Air Serbia is a rapidly growing European airline, but its expansion has come with increased unreliability. An investigation by BIRN found that almost a third of its flights were delayed between June and November 2019. Let’s have a look at why.
Air Serbia is rapidly expanding
This is impressive, but the 2019 network expansion did not come without a cost. It has now emerged that only 45% of Air Serbia’s flights between 1 June and 31 November 2019 arrived on time or early.
This is a direct consequence of the airline stretching its fleet to the maximum.
The total number of Air Serbia flights in this time period between June and November was 19 645, of which almost 1500 arrived with a delay of more than 45 minutes. This represents almost 10%.
Meanwhile, 23% of these 19 645 flights arrived within 15 minutes of the scheduled arrival time. 20% were between 15 and 45 minutes late and 2% were diverted.
Compared to the previous year, the number of severely delayed flights has almost doubled. Only 697 flights arrived more than 45 minutes late in 2018, compared to 1466 in 2019.
Where was Air Serbia delayed?
The Air Serbia services most often delayed include flights from Belgrade to Tivat and Podgorica in neighboring country Montenegro. This is unsurprising considering that Air Serbia flies there up to four times daily in the summer.
Other destinations that recorded many delayed Air Serbia flights include other high-frequency destinations like Paris (two daily), Athens (two daily) and Vienna (2 daily).
In Zurich, where Air Serbia flies up to three daily flights in the summer, 39% of all flights arrived more than 15 minutes late.
Reasons for delays
Just like TAROM, Air Serbia faces high operational costs because it does not operate a unified fleet. Furthermore, it operates a fleet of some very old aircraft.
It has four Boeing 737s that are 34 years old and six ATR 72 aircraft that are over 24 years old. Even its Airbus A319 and A320 aircraft are on average 18 years old.
The age of its fleet is one of the reasons why Air Serbia is contemplating Sukhoi as an option for fleet replacement. Air Serbia’s fleet age is not a safety concern, but it requires more maintenance which at times makes aircraft unavailable and is then translated into delays.
Impact on Air Serbia’s finances
Air Serbia noted in its financial report for 2018 that “traffic irregularities” cost it over €1.2m ($1.3m).

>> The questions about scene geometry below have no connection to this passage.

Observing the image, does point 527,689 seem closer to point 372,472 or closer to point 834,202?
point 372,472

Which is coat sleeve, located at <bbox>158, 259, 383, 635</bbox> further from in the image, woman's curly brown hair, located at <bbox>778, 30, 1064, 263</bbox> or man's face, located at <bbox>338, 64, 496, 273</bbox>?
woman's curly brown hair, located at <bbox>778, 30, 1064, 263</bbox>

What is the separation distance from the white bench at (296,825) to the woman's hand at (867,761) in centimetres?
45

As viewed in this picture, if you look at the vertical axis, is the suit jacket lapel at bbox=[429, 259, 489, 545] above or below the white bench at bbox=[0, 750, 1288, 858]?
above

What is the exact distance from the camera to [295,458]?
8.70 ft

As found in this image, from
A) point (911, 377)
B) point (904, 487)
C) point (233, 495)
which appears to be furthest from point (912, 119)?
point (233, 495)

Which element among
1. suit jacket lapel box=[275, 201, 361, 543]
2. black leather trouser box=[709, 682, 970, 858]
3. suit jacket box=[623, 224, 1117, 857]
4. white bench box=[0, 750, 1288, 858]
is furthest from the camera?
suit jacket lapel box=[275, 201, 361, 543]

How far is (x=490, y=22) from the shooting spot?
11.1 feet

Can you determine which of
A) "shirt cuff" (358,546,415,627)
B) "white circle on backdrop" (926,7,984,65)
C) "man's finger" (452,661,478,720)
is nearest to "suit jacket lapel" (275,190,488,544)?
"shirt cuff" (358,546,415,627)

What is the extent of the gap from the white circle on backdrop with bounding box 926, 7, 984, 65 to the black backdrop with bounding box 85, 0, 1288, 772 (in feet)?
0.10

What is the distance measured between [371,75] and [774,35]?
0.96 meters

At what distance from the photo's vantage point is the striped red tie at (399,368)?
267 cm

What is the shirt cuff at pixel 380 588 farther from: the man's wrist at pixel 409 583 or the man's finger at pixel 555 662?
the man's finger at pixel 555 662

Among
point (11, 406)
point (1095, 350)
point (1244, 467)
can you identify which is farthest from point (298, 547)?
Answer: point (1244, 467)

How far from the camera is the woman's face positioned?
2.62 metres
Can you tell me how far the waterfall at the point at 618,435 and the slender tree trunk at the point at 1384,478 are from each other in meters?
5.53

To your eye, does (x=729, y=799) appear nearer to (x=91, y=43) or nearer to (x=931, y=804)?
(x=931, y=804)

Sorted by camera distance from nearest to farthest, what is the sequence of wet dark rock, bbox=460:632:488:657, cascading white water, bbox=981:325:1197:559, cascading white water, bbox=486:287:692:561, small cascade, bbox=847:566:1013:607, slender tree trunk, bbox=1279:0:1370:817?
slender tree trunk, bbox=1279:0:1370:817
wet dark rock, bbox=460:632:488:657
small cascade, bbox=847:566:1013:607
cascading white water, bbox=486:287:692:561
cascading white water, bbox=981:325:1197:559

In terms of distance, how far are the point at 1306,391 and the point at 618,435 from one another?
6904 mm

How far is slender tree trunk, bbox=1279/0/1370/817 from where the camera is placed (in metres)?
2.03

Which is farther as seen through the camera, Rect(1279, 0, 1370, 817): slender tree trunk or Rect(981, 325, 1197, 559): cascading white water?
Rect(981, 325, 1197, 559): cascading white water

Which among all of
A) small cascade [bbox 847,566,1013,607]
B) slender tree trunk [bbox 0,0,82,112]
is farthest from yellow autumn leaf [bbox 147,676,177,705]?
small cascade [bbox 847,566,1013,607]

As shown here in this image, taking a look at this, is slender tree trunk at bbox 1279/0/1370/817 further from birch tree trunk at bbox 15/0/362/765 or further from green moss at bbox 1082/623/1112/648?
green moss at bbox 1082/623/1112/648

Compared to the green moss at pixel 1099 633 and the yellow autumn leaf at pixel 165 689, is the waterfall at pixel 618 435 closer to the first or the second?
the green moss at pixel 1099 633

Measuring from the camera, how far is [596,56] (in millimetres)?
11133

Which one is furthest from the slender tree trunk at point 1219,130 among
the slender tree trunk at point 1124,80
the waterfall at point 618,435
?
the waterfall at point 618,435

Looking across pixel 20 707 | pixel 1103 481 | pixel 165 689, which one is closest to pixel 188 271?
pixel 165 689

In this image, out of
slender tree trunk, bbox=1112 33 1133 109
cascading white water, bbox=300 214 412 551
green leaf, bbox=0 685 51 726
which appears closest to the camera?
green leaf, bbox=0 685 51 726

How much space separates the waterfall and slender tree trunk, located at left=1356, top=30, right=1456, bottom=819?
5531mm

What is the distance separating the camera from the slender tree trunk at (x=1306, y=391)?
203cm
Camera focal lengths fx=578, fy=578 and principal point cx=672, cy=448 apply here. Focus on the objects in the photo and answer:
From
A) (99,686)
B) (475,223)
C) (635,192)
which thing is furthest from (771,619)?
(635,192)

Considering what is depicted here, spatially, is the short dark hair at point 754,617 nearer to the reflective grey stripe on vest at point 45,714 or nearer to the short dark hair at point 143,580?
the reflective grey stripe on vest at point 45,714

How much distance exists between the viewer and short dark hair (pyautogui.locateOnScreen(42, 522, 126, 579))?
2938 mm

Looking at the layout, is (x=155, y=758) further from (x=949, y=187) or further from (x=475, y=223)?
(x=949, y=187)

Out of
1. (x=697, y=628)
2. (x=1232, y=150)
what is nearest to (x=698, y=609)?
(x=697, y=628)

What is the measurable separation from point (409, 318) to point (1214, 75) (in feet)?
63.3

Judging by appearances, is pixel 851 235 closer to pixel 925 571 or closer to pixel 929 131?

Given that delays have more than doubled in 2019, the cost associated with delays has probably grown quite significantly.
Air Serbia operates an extensive destinations network, but its offering of transfer services is limited by their low frequency.
For example, if a passenger traveling from Krasnodar to London Heathrow with Air Serbia via Belgrade misses this connection on a workday, they need to wait until the following day for the next Air Serbia flight to London Heathrow. This means Air Serbia has to pay not only the delay compensation and food costs, but also overnight accommodation.
Furthermore, BIRN notes that Air Serbia has not always been paying out compensation that it is legally obliged to issue to passengers who experienced delays. This could cause serious harm to the airline’s reputation, which would negatively impact its demand among transfer passengers.